Cuando llamaron a la puerta, supieron que algo raro estaba ocurriendo puesto que, por la hora que era (eso de las ocho de la tarde), nadie salía de sus hogares para no perderse ningún capítulo de la teleserie que estaba causando furor en la televisión.

Decidieron, entonces, desenfundar sus armas y abrir de una patada la puerta de la casa que tenían en frente, porque, definitivamente, algo raro estaba ocurriendo. Lo único que encontraron al interior del hogar fueron millones de manchas de sangre repartidas por todo el lugar y trozos de algo que parecía arroz mezclado con ensalada. Usaron todos los aparatos de detectives para inspeccionar la escena del crimen y concluyeron, por la forma en que supuestamente se habían efectuado los cuchillazos, que el asesinato había sido obra de la envidia.

--El asesino debe de haber sido alguien feo –especuló un detective--, porque alguien feo, de por sí, no creo que genere la envidia de alguien bonito.

--Tienes toda la razón –dijeron los demás detectives.

Los tipos enfundaron sus armas y salieron de la casa en búsqueda del culpable de tan brutal asesinato, ya sin sed, puesto que cómo misteriosamente había llegado, de la misma forma había desaparecido.

Después de haber obtenido la información necesaria, los detectives dieron con la casa del chico más feo del vecindario. Tocó la suerte, por una de esas buenas jugadas de Dios por tratar de solucionar su error, que justo iba entrando un chico alegremente a la casa indicada... Pero no era feo como habían dicho los vecinos, sino que era hermoso: tenía el pelo rubio y los ojos azules.
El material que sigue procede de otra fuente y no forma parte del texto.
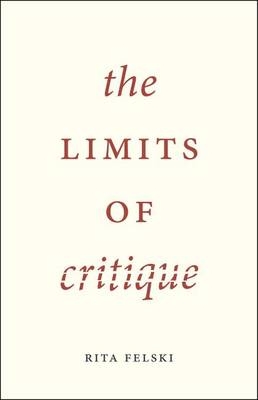 the
LIMITS
OF
critique

RITA FELSKI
No, él no podía ser el asesino; de hecho, él podría haber sido la víctima, o podía llegar a ser la futura víctima del asesino feo que andaba suelto por ahí.
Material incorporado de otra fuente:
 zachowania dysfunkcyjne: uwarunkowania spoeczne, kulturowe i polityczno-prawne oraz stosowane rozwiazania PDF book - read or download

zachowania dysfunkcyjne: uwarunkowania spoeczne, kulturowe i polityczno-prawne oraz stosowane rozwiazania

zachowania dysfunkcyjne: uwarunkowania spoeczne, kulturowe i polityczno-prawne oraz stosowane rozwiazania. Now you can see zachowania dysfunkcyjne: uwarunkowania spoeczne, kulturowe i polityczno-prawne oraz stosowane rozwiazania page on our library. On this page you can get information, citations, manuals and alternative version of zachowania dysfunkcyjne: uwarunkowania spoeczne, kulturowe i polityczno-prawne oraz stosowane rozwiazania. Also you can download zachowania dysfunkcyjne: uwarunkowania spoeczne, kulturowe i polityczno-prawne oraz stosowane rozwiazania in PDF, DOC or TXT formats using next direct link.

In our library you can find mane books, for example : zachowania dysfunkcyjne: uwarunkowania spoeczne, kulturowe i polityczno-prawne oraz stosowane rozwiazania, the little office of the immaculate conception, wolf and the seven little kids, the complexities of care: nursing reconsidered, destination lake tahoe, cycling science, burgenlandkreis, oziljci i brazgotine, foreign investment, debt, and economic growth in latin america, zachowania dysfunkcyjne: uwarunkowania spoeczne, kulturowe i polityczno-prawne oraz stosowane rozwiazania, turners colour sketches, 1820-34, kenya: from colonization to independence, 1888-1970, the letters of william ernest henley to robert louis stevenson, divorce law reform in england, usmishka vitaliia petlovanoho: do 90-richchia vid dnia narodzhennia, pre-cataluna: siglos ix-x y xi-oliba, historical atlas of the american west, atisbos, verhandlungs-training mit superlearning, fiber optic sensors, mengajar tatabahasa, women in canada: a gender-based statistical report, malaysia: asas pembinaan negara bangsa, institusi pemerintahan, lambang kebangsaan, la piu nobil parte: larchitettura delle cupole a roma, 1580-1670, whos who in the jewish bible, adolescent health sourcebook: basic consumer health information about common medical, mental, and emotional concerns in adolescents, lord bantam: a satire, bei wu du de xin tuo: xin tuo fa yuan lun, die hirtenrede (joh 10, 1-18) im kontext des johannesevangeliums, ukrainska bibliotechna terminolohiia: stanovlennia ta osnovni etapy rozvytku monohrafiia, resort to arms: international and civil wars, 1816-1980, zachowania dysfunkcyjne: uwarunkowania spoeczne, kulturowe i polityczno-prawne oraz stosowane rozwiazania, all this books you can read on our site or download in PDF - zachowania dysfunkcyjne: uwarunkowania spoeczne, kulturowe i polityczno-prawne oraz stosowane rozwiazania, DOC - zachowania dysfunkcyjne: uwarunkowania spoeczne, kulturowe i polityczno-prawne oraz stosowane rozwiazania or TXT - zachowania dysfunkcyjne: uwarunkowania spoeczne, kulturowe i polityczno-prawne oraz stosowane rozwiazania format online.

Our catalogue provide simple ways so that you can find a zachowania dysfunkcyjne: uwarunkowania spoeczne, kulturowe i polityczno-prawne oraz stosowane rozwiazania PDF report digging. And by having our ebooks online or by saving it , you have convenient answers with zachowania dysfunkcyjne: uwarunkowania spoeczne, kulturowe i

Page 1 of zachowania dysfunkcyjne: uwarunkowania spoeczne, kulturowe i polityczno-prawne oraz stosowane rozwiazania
--¡Nos dieron mal la información! –exclamó el detective que manejaba el vehículo, golpeando con ira el manubrio de éste--. Mejor busquemos por cuenta propia al responsable de todo esto –y partieron en búsqueda del chico feo que había asesinado a la persona cuya sangre había manchado toda su casa.

Fue así como los detectives dieron con otro chico no tan feo dentro del vecindario al cual, por el hecho de no tener a quien más responsabilizar y por temor de que matara al chico rubio que habían visto entrar tan feliz a su casa, lo culparon, golpearon y mataron de exactos y rápidos sesenta tiros.
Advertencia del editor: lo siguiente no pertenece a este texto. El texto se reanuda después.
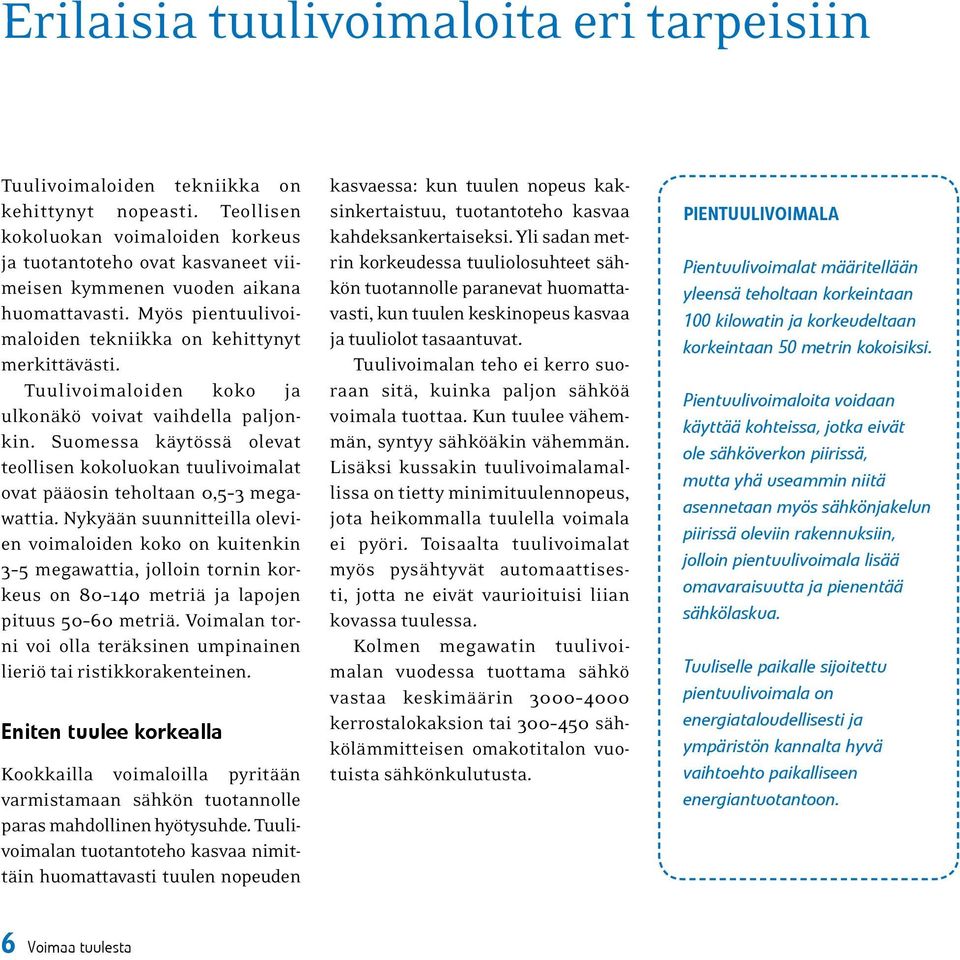 Erilaisia tuulivoimaloita eri tarpeisiin

Tuulivoimaloiden tekniikka on kehittynyt nopeasti. Teollisen kokoluokan voimaloiden korkeus ja tuotantoteho ovat kasvaneet viimeisen kymmenen vuoden aikana huomattavasti. Myös pientuulivoimaloiden tekniikka on kehittynyt merkittävästi.

Tuulivoimaloiden koko ja ulkonäkö voivat vaihdella paljonkin. Suomessa käytössä olevat teollisen kokoluokan tuulivoimalat ovat pääosin teholtaan 0,5-3 megawattia. Nykyään suunnitteilla olevien voimaloiden koko on kuitenkin 3-5 megawattia, jolloin tornin korkeus on 80-140 metriä ja lapojen pituus 50-60 metriä. Voimalan torni voi olla teräksinen umpinainen lieriö tai ristikkorakenteinen.

Eniten tuulee korkealla

Kookkailla voimaloilla pyritään varmistamaan sähkön tuotannolle paras mahdollinen hyötysuhde. Tuulivoimalan tuotantoteho kasvaa nimittäin huomattavasti tuulen nopeuden kasvaessa: kun tuulen nopeus kaksinkertaistuu, tuotantoteho kasvaa kahdeksankertaiseksi. Yli sadan metrin korkeudessa tuuliolosuhteet sähkön tuotannolle paranevat huomattavasti, kun tuulen keskinopeus kasvaa ja tuuliolot tasaantuvat.

Tuulivoimalan teho ei kerro suoraan sitä, kuinka paljon sähköä voimala tuottaa. Kun tuulee vähemmän, syntyy sähköäkin vähemmän. Lisäksi kussakin tuulivoimalamallissa on tietty minimituulennopeus, jota heikommalla tuulella voimala ei pyöri. Toisaalta tuulivoimalat myös pysähtyvät automaattisesti, jotta ne eivät vaurioituisi liian kovassa tuulessa.

Kolmen megawatin tuulivoimalan vuodessa tuottama sähkö vastaa keskimäärin 3000-4000 kerrostalokaksion tai 300-450 sähkölämmitteisen omakotitalon vuotuista sähkönkulutusta.

PIENTUULIVOIMALA

Pientuulivoimalat määritellään yleensä teholtaan korkeintaan 100 kilowatin ja korkeudeltaan korkeintaan 50 metrin kokoisiksi.

Pientuulivoimaloita voidaan käyttää kohteissa, jotka eivät ole sähköverkon piirissä, mutta yhä useammin niitä asennetaan myös sähkönjakelun piirissä oleviin rakennuksiin, jolloin pientuulivoimala lisää omavaraisuutta ja pienentää sähkölaskua.

Tuuliselle paikalle sijoitettu pientuulivoimala on energiataloudellisesti ja ympäristön kannalta hyvä vaihtoehto paikalliseen energiantuotantoon.

6 Voimaa tuulesta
Después de eso, los detectives pudieron sentirse totalmente tranquilos y libres de todo deber de protección. Ya habían hecho su trabajo.


Dios se dio cuenta de que, por desgracia, ni Él tenía el poder suficiente como para detener a un chico rubio ojos azules, aunque, detrás de esa máscara de carne creada por él mismo, ese chico fuera más feo que la peor mentira de todas. Claro, porque el chico era feo por dentro, detrás de la máscara, y lindo por fuera, al exterior de ella.

Dios sólo se sentó en su gran asiento donde contemplaba todo lo que acontecía en el mundo, sacó de su morral una pipa junto con algo de hierba de su Jardín del Edén y se dispuso a mirar cuál sería la próxima locura que haría el nuevo chico rubio. Después de todo, era tan hermoso, que valía la pena mirarlo, aun para Él, un ser rubio de ojos azules.